Nous tournons en rond en allumant ces arbres aux larges feuilles séchées. Je vais terminer enfm pour une autre fois le cercle des sentiments, comme la Roue des Choses dessinée par Blaise Cendrars, ce grand reporter de la vie, avec l’orbite de mon esprit dans les plans superposés de mes notes. Ce cahier à la traîne de mes jours. Je ne suis jamais le même à chaque page, comme à chaque retour. Mais c’est le même qui écrit. Qui s’ assied, épuisé dans le soir par les longues marches dans le désert, et qui rassemble les fragments de sa vie mangée par les autoroutes du futur. À mon réveil, au matin, la peau séchée d’un serpent longe ma jambe. Une mue nocturne qui m’interroge. Le vent du désert tourbillonne comme une robe de danseuse, spirale de poussière sur le temps. Le fourneau de ma pipe crépite et une fumée blanche me brûle la langue. Mon brûle-gueule est maintenant éteint. À la poste restante du village où je m’approvisionne, une lettre m’attendait depuis une semaine. Pierrette, une amie de Bathurst connue lorsque nous étions pensionnaires en 1964, m’ invite à lui rendre visite au pays de l’innocence. Après une nuit d’insomnie à rêver d’ un retour possible, je prends ma décision de revenir au pays, de ne pas poursuivre jusqu’au Panama. El Gringo est content, lui qui voulait passer les Fêtes dans sa famille à Montréal.
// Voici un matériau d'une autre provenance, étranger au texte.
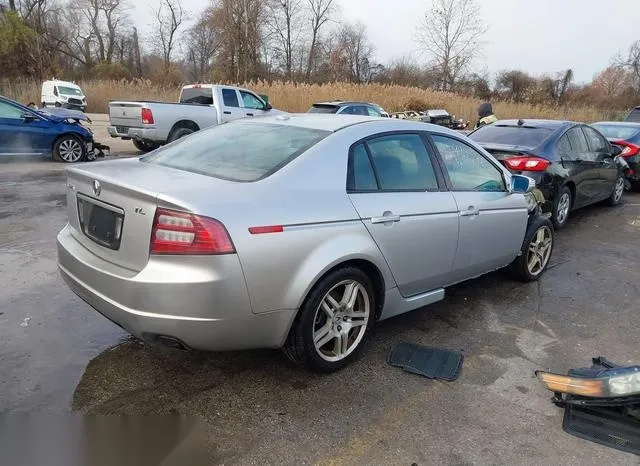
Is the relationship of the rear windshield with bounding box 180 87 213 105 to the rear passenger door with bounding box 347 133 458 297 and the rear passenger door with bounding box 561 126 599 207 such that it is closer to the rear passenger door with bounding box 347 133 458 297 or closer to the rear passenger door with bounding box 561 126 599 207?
the rear passenger door with bounding box 561 126 599 207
La maison de Saint-Léandre

Du Pacifique à l’Atlantique, les mille kilomètres d’autoroute, les campements, les rencontres et les musiques m’ont dit d’allonger mes regards, de parfaire mes silences. J’essayais d’y être fidèle, malgré la maigreur de mes mains sur le papier. Assis en tailleur, face au fleuve, je travaillais un bout de bois. Mon canif avait glissé et m’entaillait l’index. Le sang coulait pâle sur un galet sombre. L’anémie me guettait. J’avais des vertiges face aux vagues de l’Anse-à-Beau-fils en Gaspésie. El Gringo m’accompagnait, encore une fois. Nous cherchions une maison. Ultime voyage au bout de l’épuisement. Nous dormions dans le Valiant Bleu. Des icebergs se déplaçaient dans le ciel sous le vent gaspésien. Je n’avais pu rencontrer Pierrette, l’amie de Bathurst. Elle était partie en voyage, désespérant peut-être de m’attendre. Au retour, j’assistai à une conférence de Jean Vanier dans la Baie-des-Chaleurs. Un grand corps aux épaules serrées, au dos courbé vers les autres. Une âme vive et lumineuse. Une crinière à la Gilles Vigneault. Il me parlait doucement comme un apôtre. Il avait déjà fondé l’Arche pour accueillir les enfants défavorisés intellectuellement. J’aurais aimé me blottir dans la cale de son arche, voyageur clandestin d’une mystique humaniste.

El Gringo appelait cela le lyrisme humaniste. J ‘en ai rien à cirer, me jeta-t-il en sortant fumer. Jean Vanier visitait les hommes en prison et leur parlait d’empathie pour l’autre. L’autre, c’est soi-même qu ‘on a perdu de vue, m’avait-il dit. Je lui avais fait part, lors d’ un tête-àtête, de mon désir de mettre pied à terre, trouver une forme de sérénité dans cette foutue quête sans nom. Il avait hoché la tête comme un christ descendu de la croix. Je crois que j’ai alors pleuré sur lui, sur nous, silencieux devant le gouffre du monde. J’écris ce chapitre dans une maison à 14 kilomètres du fleuve à la hauteur de Saint-Ulric et à 2 kilomètres de Saint-Léandre-de-Matane. Mes versements, aux anciens propriétaires, sont de 30 billets par mois. Pour un total de 500 dollars, la maison m’appartiendra dans ces montagnes d’oùje découvre les Chic-Chocs encore recouvertes de neige. Je n’ai pas de terrain. Je dois louer à un fermier voisin l’emplacement de la maison. Je lorgne la petite grange à 100 mètres. Ce dernier refuse de vendre. Un seul arbre se profile du côté nord-est et c’est un pommier du haut-pays aux fruits durs et amers. Le haut-pays ou le partage des eaux. La hauteur des eaux, comme disent les gens de par ici.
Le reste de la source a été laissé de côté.